The men worked for a contractor hired by the well’s owner, Monroeville-based Huntley & Huntley Inc., to do maintenance work, Full said.
The well, dubbed Murray Heirs No. 6, is shallow _ about 3,500 feet deep _ and was drilled in May 2008 and was still producing gas, Humphries said. The well required no crew to produce natural gas, but crews sometimes went there to maintain or repair it, she said.
Full explained that shallow wells often bring up a small amount of oil along with the natural gas they produce. The tank that exploded, about 12 feet high and 8 feet in diameter, was used to store that oil, not natural gas, Full said. Firefighters were dousing another oil tank like it to lessen the chance that it would burn or explode, he said.
Humphries had said environmental officials won’t be able to determine any impact on the area until after the fire is extinguished.
Travis Novak, a 16-year-old who lives about a half-mile away, said he was sleeping when he was awakened by the explosion. “Then I got up and looked and heard another loud explosion,” he said.
The teenager said he and his friend Cory Drischler, 14, walked toward the site and saw “smoke just pouring out of the woods and then a loud bang.
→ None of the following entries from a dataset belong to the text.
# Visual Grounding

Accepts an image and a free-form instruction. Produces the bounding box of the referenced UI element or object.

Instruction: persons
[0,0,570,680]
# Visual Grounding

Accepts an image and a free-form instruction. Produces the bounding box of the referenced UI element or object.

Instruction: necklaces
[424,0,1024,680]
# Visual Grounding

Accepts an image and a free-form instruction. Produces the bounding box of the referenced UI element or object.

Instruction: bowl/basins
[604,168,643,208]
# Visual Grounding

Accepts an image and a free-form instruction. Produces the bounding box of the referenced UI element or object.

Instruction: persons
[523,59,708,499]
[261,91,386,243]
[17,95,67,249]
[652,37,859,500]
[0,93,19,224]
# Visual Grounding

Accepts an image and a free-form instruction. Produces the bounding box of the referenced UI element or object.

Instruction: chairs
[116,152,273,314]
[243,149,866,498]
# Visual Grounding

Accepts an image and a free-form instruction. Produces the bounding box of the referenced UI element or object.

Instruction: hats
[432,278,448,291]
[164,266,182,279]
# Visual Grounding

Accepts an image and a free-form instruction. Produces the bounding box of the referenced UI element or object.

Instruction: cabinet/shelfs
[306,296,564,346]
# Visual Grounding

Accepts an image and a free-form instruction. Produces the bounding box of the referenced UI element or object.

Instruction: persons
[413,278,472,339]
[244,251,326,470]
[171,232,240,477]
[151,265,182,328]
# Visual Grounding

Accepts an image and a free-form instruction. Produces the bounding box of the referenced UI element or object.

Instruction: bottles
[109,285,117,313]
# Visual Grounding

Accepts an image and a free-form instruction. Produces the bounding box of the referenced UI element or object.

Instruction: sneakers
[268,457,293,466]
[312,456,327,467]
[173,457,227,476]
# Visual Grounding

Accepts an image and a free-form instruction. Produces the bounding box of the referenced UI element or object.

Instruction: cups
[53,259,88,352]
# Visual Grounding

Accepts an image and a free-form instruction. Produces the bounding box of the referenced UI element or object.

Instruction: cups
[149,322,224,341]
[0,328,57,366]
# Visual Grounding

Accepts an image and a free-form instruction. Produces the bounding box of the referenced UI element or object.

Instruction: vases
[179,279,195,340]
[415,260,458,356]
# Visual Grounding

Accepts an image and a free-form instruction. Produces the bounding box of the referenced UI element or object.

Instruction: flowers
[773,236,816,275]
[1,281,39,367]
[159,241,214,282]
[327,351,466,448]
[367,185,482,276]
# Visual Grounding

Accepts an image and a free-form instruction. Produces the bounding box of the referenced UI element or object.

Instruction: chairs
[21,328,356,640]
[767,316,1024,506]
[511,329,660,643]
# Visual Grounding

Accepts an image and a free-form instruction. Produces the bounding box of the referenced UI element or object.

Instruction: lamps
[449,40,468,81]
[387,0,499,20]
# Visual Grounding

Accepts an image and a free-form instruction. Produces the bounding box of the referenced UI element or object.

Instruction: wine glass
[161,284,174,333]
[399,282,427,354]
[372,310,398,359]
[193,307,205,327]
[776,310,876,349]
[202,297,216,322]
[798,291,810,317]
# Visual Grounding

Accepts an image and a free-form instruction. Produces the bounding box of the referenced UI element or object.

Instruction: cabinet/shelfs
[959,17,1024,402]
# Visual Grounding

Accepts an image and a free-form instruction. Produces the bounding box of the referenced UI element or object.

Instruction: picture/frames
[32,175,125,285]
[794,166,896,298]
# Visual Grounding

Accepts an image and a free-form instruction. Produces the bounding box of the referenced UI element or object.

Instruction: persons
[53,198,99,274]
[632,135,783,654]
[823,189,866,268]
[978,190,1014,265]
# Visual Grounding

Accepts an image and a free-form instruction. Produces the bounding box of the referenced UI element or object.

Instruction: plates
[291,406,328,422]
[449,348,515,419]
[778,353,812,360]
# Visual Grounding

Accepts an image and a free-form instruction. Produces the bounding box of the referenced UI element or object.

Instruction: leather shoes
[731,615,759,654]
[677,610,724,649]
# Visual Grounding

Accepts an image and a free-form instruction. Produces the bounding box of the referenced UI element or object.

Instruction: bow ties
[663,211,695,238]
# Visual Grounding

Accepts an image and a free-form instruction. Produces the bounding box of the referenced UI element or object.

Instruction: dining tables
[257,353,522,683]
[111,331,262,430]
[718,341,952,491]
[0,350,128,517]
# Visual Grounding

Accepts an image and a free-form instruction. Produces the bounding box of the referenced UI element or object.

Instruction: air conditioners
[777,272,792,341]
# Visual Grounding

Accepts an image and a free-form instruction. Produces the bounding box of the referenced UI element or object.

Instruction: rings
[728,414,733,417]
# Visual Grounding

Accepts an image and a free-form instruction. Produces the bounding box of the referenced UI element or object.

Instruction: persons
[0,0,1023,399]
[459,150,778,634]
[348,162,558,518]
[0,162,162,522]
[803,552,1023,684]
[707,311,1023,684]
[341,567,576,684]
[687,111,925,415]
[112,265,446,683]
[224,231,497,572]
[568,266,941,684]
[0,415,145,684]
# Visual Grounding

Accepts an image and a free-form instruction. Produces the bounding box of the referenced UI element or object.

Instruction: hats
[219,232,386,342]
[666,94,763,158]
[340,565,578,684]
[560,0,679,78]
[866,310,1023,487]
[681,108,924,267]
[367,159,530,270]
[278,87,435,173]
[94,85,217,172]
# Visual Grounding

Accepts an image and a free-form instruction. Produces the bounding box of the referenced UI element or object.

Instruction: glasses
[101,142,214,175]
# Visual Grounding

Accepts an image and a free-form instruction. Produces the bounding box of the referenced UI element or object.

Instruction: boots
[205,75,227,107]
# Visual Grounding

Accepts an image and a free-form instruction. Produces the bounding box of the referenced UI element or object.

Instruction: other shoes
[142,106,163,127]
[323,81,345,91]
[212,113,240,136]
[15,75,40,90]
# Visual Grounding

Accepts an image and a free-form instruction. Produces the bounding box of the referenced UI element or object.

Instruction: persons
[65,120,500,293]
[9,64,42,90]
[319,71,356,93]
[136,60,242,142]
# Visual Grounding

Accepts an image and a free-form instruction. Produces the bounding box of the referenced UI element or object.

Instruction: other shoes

You could hear this loud noise like the gas was rushing down the hill.”
Huntley & Huntley operates 389 gas wells in the state, according to DEP figures, and is also active in Oklahoma. President Keith N. Mangini said in statement released Friday night that the company “will undertake a full investigation and cooperate fully with authorities.”
“Our deepest sympathies and heartfelt prayers are with the families of the victims of this accident,” Mangini said.
Humphries said the privately held company does not have a record of violations.
The accident is the latest misfortune to strike the region’s burgeoning natural gas industry.
Last month, a well in north-central Pennsylvania without proper pressure-control systems exploded as a crew was preparing to hook it up to a pipeline. No one was injured.
A few days later, seven people were injured in a rig explosion in West Virginia’s Northern Panhandle when the drilling crew struck a pocket of methane gas while sinking a natural gas well through an abandoned coal mine.
In May, a worker at a Susquehanna County drilling site was killed when he was hit on the head by a pipe, a death that the coroner ruled an accident.
DEP Secretary John Hanger said in an e-mail that the well where the accident occurred Friday is not part of the lucrative Marcellus Shale, a rock formation that drillers began tapping about two years ago.
As of 2007, Pennsylvania had more than 65,000 producing oil and gas wells, the vast majority of them drilled no deeper than 3,000 feet into the shallow sands underneath western Pennsylvania. The DEP estimates that as many as 350,000 wells have been drilled in the state going back to 1859.
Associated Press writer Marc Levy in Harrisburg contributed to this report.